After Hours (InterMix)(34)
She thought a moment. “That should be fine. I don’t think anyone else requested leave. Check the board, though.”
“Great. Thanks.” I bit my tongue, temped to overexplain. Like she needed to hear about my family issues, on top of the crises she was paid to give a shit about.
The morning passed way too slowly. Kelly was on the ward, and if he felt adrift without Don there to keep an eye on, he didn’t let you know it. I glanced at him every now and then, but I felt hardly anything—only the faintest glimmer of lust, a shadow of regret. Worries about Amber’s bad choices eclipsed my own.
So I’d f*cked up and screwed around with my hyper-macho coworker. The boyfriend who’d once shaken Amber so hard she’d had to wear a neck brace for a week was coming over, and not for the latest of a thousand drunken, weepy apologies, from the look of her text.
The second the lunchtime meds were prepped and Jenny gave me the go-ahead, I was bolting down the halls and across campus to the apartment complex. It was twenty-five minutes’ drive to Amber’s, which meant if I sped, I had just enough time to grab her and Jack and pile them in my car and bring them back here, if things looked really bad.
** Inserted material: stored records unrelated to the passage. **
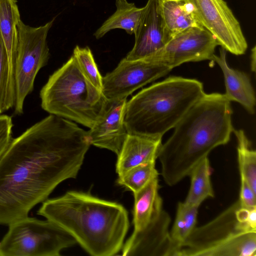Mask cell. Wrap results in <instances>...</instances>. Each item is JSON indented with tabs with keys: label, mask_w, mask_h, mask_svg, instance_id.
Returning a JSON list of instances; mask_svg holds the SVG:
<instances>
[{
	"label": "cell",
	"mask_w": 256,
	"mask_h": 256,
	"mask_svg": "<svg viewBox=\"0 0 256 256\" xmlns=\"http://www.w3.org/2000/svg\"><path fill=\"white\" fill-rule=\"evenodd\" d=\"M170 222V215L163 210L142 229L134 230L122 246V256H176L178 250L169 230Z\"/></svg>",
	"instance_id": "obj_12"
},
{
	"label": "cell",
	"mask_w": 256,
	"mask_h": 256,
	"mask_svg": "<svg viewBox=\"0 0 256 256\" xmlns=\"http://www.w3.org/2000/svg\"><path fill=\"white\" fill-rule=\"evenodd\" d=\"M198 207L184 202L178 204L176 218L170 231L172 241L178 250L176 256L181 246L196 227Z\"/></svg>",
	"instance_id": "obj_22"
},
{
	"label": "cell",
	"mask_w": 256,
	"mask_h": 256,
	"mask_svg": "<svg viewBox=\"0 0 256 256\" xmlns=\"http://www.w3.org/2000/svg\"><path fill=\"white\" fill-rule=\"evenodd\" d=\"M134 34V46L124 58L128 60L148 58L161 49L170 40L163 24L158 0H148Z\"/></svg>",
	"instance_id": "obj_13"
},
{
	"label": "cell",
	"mask_w": 256,
	"mask_h": 256,
	"mask_svg": "<svg viewBox=\"0 0 256 256\" xmlns=\"http://www.w3.org/2000/svg\"><path fill=\"white\" fill-rule=\"evenodd\" d=\"M165 30L170 39L188 28H204L184 0H158Z\"/></svg>",
	"instance_id": "obj_18"
},
{
	"label": "cell",
	"mask_w": 256,
	"mask_h": 256,
	"mask_svg": "<svg viewBox=\"0 0 256 256\" xmlns=\"http://www.w3.org/2000/svg\"><path fill=\"white\" fill-rule=\"evenodd\" d=\"M72 56L84 76L95 87L102 91L103 77L99 72L90 48L77 46L74 50Z\"/></svg>",
	"instance_id": "obj_26"
},
{
	"label": "cell",
	"mask_w": 256,
	"mask_h": 256,
	"mask_svg": "<svg viewBox=\"0 0 256 256\" xmlns=\"http://www.w3.org/2000/svg\"><path fill=\"white\" fill-rule=\"evenodd\" d=\"M238 200L242 207L248 209L256 208V193L242 178H240V189Z\"/></svg>",
	"instance_id": "obj_28"
},
{
	"label": "cell",
	"mask_w": 256,
	"mask_h": 256,
	"mask_svg": "<svg viewBox=\"0 0 256 256\" xmlns=\"http://www.w3.org/2000/svg\"><path fill=\"white\" fill-rule=\"evenodd\" d=\"M20 20L16 0H0V33L7 51L14 80L16 45V26Z\"/></svg>",
	"instance_id": "obj_20"
},
{
	"label": "cell",
	"mask_w": 256,
	"mask_h": 256,
	"mask_svg": "<svg viewBox=\"0 0 256 256\" xmlns=\"http://www.w3.org/2000/svg\"><path fill=\"white\" fill-rule=\"evenodd\" d=\"M90 145L86 131L53 114L13 138L0 159V224L28 216L58 184L75 178Z\"/></svg>",
	"instance_id": "obj_1"
},
{
	"label": "cell",
	"mask_w": 256,
	"mask_h": 256,
	"mask_svg": "<svg viewBox=\"0 0 256 256\" xmlns=\"http://www.w3.org/2000/svg\"><path fill=\"white\" fill-rule=\"evenodd\" d=\"M226 50L222 48L220 56L214 54L212 60L216 62L222 72L226 98L230 101L240 104L248 112L255 111L256 96L248 76L244 72L231 68L226 62Z\"/></svg>",
	"instance_id": "obj_16"
},
{
	"label": "cell",
	"mask_w": 256,
	"mask_h": 256,
	"mask_svg": "<svg viewBox=\"0 0 256 256\" xmlns=\"http://www.w3.org/2000/svg\"><path fill=\"white\" fill-rule=\"evenodd\" d=\"M42 108L89 128L104 114L108 100L84 76L74 57L51 74L42 88Z\"/></svg>",
	"instance_id": "obj_6"
},
{
	"label": "cell",
	"mask_w": 256,
	"mask_h": 256,
	"mask_svg": "<svg viewBox=\"0 0 256 256\" xmlns=\"http://www.w3.org/2000/svg\"><path fill=\"white\" fill-rule=\"evenodd\" d=\"M116 10L96 30V39L104 36L109 31L116 28L124 30L130 34H134L140 21L144 7L138 8L126 0H116Z\"/></svg>",
	"instance_id": "obj_19"
},
{
	"label": "cell",
	"mask_w": 256,
	"mask_h": 256,
	"mask_svg": "<svg viewBox=\"0 0 256 256\" xmlns=\"http://www.w3.org/2000/svg\"><path fill=\"white\" fill-rule=\"evenodd\" d=\"M126 98L109 101L104 114L87 131L91 145L119 154L128 134L124 124Z\"/></svg>",
	"instance_id": "obj_14"
},
{
	"label": "cell",
	"mask_w": 256,
	"mask_h": 256,
	"mask_svg": "<svg viewBox=\"0 0 256 256\" xmlns=\"http://www.w3.org/2000/svg\"><path fill=\"white\" fill-rule=\"evenodd\" d=\"M15 92L7 51L0 33V114L14 107Z\"/></svg>",
	"instance_id": "obj_24"
},
{
	"label": "cell",
	"mask_w": 256,
	"mask_h": 256,
	"mask_svg": "<svg viewBox=\"0 0 256 256\" xmlns=\"http://www.w3.org/2000/svg\"><path fill=\"white\" fill-rule=\"evenodd\" d=\"M171 70L146 58L130 61L124 58L103 77L102 92L109 101L126 98L138 89L166 76Z\"/></svg>",
	"instance_id": "obj_11"
},
{
	"label": "cell",
	"mask_w": 256,
	"mask_h": 256,
	"mask_svg": "<svg viewBox=\"0 0 256 256\" xmlns=\"http://www.w3.org/2000/svg\"><path fill=\"white\" fill-rule=\"evenodd\" d=\"M238 141V158L240 178H243L256 193V152L250 148V142L244 132L236 130Z\"/></svg>",
	"instance_id": "obj_23"
},
{
	"label": "cell",
	"mask_w": 256,
	"mask_h": 256,
	"mask_svg": "<svg viewBox=\"0 0 256 256\" xmlns=\"http://www.w3.org/2000/svg\"><path fill=\"white\" fill-rule=\"evenodd\" d=\"M188 176L190 177V186L184 202L200 206L206 198L214 197L208 157L201 160Z\"/></svg>",
	"instance_id": "obj_21"
},
{
	"label": "cell",
	"mask_w": 256,
	"mask_h": 256,
	"mask_svg": "<svg viewBox=\"0 0 256 256\" xmlns=\"http://www.w3.org/2000/svg\"><path fill=\"white\" fill-rule=\"evenodd\" d=\"M54 18L44 25L32 27L20 20L16 26V45L14 67V112L22 114L26 97L34 90L39 70L50 56L47 36Z\"/></svg>",
	"instance_id": "obj_8"
},
{
	"label": "cell",
	"mask_w": 256,
	"mask_h": 256,
	"mask_svg": "<svg viewBox=\"0 0 256 256\" xmlns=\"http://www.w3.org/2000/svg\"><path fill=\"white\" fill-rule=\"evenodd\" d=\"M160 188L156 176L140 190L133 193L134 230L142 229L163 210L162 200L158 193Z\"/></svg>",
	"instance_id": "obj_17"
},
{
	"label": "cell",
	"mask_w": 256,
	"mask_h": 256,
	"mask_svg": "<svg viewBox=\"0 0 256 256\" xmlns=\"http://www.w3.org/2000/svg\"><path fill=\"white\" fill-rule=\"evenodd\" d=\"M218 46L208 30L194 27L176 34L161 49L144 58L172 70L186 62L212 60Z\"/></svg>",
	"instance_id": "obj_10"
},
{
	"label": "cell",
	"mask_w": 256,
	"mask_h": 256,
	"mask_svg": "<svg viewBox=\"0 0 256 256\" xmlns=\"http://www.w3.org/2000/svg\"><path fill=\"white\" fill-rule=\"evenodd\" d=\"M12 120L11 116L0 114V159L12 140Z\"/></svg>",
	"instance_id": "obj_27"
},
{
	"label": "cell",
	"mask_w": 256,
	"mask_h": 256,
	"mask_svg": "<svg viewBox=\"0 0 256 256\" xmlns=\"http://www.w3.org/2000/svg\"><path fill=\"white\" fill-rule=\"evenodd\" d=\"M118 175V184L134 193L158 176V173L156 168V161H152L136 166Z\"/></svg>",
	"instance_id": "obj_25"
},
{
	"label": "cell",
	"mask_w": 256,
	"mask_h": 256,
	"mask_svg": "<svg viewBox=\"0 0 256 256\" xmlns=\"http://www.w3.org/2000/svg\"><path fill=\"white\" fill-rule=\"evenodd\" d=\"M37 214L64 229L94 256L118 253L129 228L128 213L122 204L76 190L46 199Z\"/></svg>",
	"instance_id": "obj_3"
},
{
	"label": "cell",
	"mask_w": 256,
	"mask_h": 256,
	"mask_svg": "<svg viewBox=\"0 0 256 256\" xmlns=\"http://www.w3.org/2000/svg\"><path fill=\"white\" fill-rule=\"evenodd\" d=\"M202 26L211 33L218 45L236 55L244 54L248 42L240 24L224 0H184Z\"/></svg>",
	"instance_id": "obj_9"
},
{
	"label": "cell",
	"mask_w": 256,
	"mask_h": 256,
	"mask_svg": "<svg viewBox=\"0 0 256 256\" xmlns=\"http://www.w3.org/2000/svg\"><path fill=\"white\" fill-rule=\"evenodd\" d=\"M196 79L170 76L127 101L124 124L128 134L162 137L204 94Z\"/></svg>",
	"instance_id": "obj_4"
},
{
	"label": "cell",
	"mask_w": 256,
	"mask_h": 256,
	"mask_svg": "<svg viewBox=\"0 0 256 256\" xmlns=\"http://www.w3.org/2000/svg\"><path fill=\"white\" fill-rule=\"evenodd\" d=\"M230 102L224 94H206L174 128L158 158L164 180L174 186L216 147L226 144L234 128Z\"/></svg>",
	"instance_id": "obj_2"
},
{
	"label": "cell",
	"mask_w": 256,
	"mask_h": 256,
	"mask_svg": "<svg viewBox=\"0 0 256 256\" xmlns=\"http://www.w3.org/2000/svg\"><path fill=\"white\" fill-rule=\"evenodd\" d=\"M177 256H256V208L242 207L238 200L196 226Z\"/></svg>",
	"instance_id": "obj_5"
},
{
	"label": "cell",
	"mask_w": 256,
	"mask_h": 256,
	"mask_svg": "<svg viewBox=\"0 0 256 256\" xmlns=\"http://www.w3.org/2000/svg\"><path fill=\"white\" fill-rule=\"evenodd\" d=\"M76 243L54 222L28 216L8 225L0 241V256H59Z\"/></svg>",
	"instance_id": "obj_7"
},
{
	"label": "cell",
	"mask_w": 256,
	"mask_h": 256,
	"mask_svg": "<svg viewBox=\"0 0 256 256\" xmlns=\"http://www.w3.org/2000/svg\"><path fill=\"white\" fill-rule=\"evenodd\" d=\"M256 48L254 46L252 50V54L250 56V66L251 70L252 72L256 70Z\"/></svg>",
	"instance_id": "obj_29"
},
{
	"label": "cell",
	"mask_w": 256,
	"mask_h": 256,
	"mask_svg": "<svg viewBox=\"0 0 256 256\" xmlns=\"http://www.w3.org/2000/svg\"><path fill=\"white\" fill-rule=\"evenodd\" d=\"M162 144V137L128 134L117 156L116 173L120 174L138 164L156 161Z\"/></svg>",
	"instance_id": "obj_15"
}]
</instances>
My tires squeaked as I peeled out of my space, taking the speed bump at the exit so fast I bit my lip open. I tasted blood all the way to Amber’s and saw red when I pulled up and spotted Marco’s stupid, shiny, ’roided-out pickup parked next to her sun-bleached Cavalier. Three months he was behind on Jack’s child support, but his rims looked new. Probably never missed a truck payment. The f*cking priorities.
Parking next to him, I slammed my door so hard I almost lost my footing on Amber’s gravel drive. I heard the argument before I caught sight of either of them, and whipped the screen door open, sending it bouncing off the siding with a rattle.
“Erin?” Amber called.
“Yeah.” I found them in the kitchen, standing rigidly on either side of the counter, Jack hugged to Amber’s hip, huge blue eyes full of confusion. I wanted to take him in my arms and shut those perfect little lids on all this.
Amber’s eyes were just as huge. Skinny legs in a too-short jean skirt, dirty-blond hair a wet tangle, flip-flops on her feet. Still my baby sister, in so many ways. She looked pissed, but not hurt or scared. Marco looked like the douche he was, nearly tall and nearly muscular, nearly shaved head. Like you’d left Kelly out in the sun for a week to soften and grow tan.
“Hey, Erin,” Marco said, gaze on my sister.
“What are you doing here?”
He did that thing I hate, sucking a snorting, snotty breath through his nose, a glimmer of the fat old townie he’d one day become. “Had some business to discuss with Amber. And to see my son.”
Don’t say it, I beamed to Amber. But I could see on her face, even my little instigator wasn’t calling Marco’s paternity into question, not today. Good girl.
“He thinks I’m seeing some guy he knows,” Amber said. “Some guy I’ve never even met, just because his stupid drunk friend thought he saw us together at some bar.”
“He wasn’t drunk. And it was you. I know that pink sweatshirt he said you was wearing.”
“He’s met me twice. How’s he supposed to f*cking pick me out of a f*cking lineup?”
I shot Amber a look. Don’t you f*cking dare turn my nephew into one of those little shits who drops F-bombs before the training wheels have even come off his bike. He was her son, though, not mine. Her little barnacle, stuck following her into murky waters, same as we were Mom’s.
“You should go,” I told Marco. “Even if she was seeing someone, it’s none of your business. Your business is to pay child support and be a good role model for your son.” In my head, the studio audience roared with laughter.
“Don’t act like you get to boss me around, just ’cause you’re wearing those scrubs. You’re not a doctor and everyone f*cking knows it.”
“Don’t act like you get to push my sister around, just because you’re bigger than her.”
“Er’n,” Jack interjected, reaching out a chubby arm and breaking my already banged-up heart.
“Hi, baby.”
“I ain’t touched her,” Marco said.
Not today, maybe.
“If you said what you needed to, just go, Marco.”
He took a couple backward steps toward the door, shouting past me. “I better not hear nothin’ about you and him.”